Opponents decry civil marriage as an affront to faith and say it would open the door to legalizing a myriad of practices that violate religious rulings and teachings. Backlash against the new lawmakers’ stance came swiftly: One Muslim cleric called it a war on God.

The parliamentarians are part of a small group — informally dubbed the “change seekers,” in Arabic — that won election in May, building on a protest movement that challenged traditional parties. They are up against an entrenched sectarian system and a political elite blamed by many for Lebanon’s crises.

One’s faith can open and close doors in Lebanon, home to multiple officially recognized religious faiths.

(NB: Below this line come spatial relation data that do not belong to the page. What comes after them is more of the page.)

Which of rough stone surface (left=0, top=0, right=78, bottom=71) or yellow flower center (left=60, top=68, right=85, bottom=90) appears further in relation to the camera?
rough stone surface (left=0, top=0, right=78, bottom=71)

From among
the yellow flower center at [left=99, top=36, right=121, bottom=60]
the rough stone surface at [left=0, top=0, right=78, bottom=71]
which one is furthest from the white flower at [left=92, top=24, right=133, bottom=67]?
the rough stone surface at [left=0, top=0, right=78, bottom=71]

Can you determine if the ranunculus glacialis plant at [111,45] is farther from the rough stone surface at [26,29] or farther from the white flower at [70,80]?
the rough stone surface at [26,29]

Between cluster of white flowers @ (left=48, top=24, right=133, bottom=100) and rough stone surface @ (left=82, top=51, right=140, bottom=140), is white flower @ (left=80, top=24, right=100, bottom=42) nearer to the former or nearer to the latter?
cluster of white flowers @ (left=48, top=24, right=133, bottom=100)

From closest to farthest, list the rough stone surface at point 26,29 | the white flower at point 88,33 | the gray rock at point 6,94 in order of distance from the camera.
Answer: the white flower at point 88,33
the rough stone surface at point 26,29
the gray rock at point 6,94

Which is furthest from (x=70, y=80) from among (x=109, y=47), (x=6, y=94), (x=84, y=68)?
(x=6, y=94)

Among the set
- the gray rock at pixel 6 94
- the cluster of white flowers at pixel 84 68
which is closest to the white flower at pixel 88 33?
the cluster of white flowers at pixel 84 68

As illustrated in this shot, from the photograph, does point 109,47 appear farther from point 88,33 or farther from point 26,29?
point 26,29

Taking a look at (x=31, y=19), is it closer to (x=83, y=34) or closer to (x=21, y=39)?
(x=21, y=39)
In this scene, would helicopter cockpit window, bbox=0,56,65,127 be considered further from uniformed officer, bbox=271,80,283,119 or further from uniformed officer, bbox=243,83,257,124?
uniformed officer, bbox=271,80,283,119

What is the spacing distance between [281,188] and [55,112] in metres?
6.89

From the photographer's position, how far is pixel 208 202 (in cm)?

The presidency is given to a Maronite Christian, the parliament speaker post to a Shiite and premiership to a Sunni, and parliamentary seats are divided based on religious affiliation.

With memories still fresh for many of a 15-year civil war that ended in 1990, some fear that disrupting the delicate power-sharing formula could cause chaos. Others accuse political leaders of fueling such worries to maintain power and cementing sectarian loyalties by passing out jobs and favors to members of their faith communities, weakening the state in the process.

When it comes to marriage, divorce and child custody, Lebanon’s faith groups legally govern their own communities’ affairs. Supporters say this protects religious freedom and diversity.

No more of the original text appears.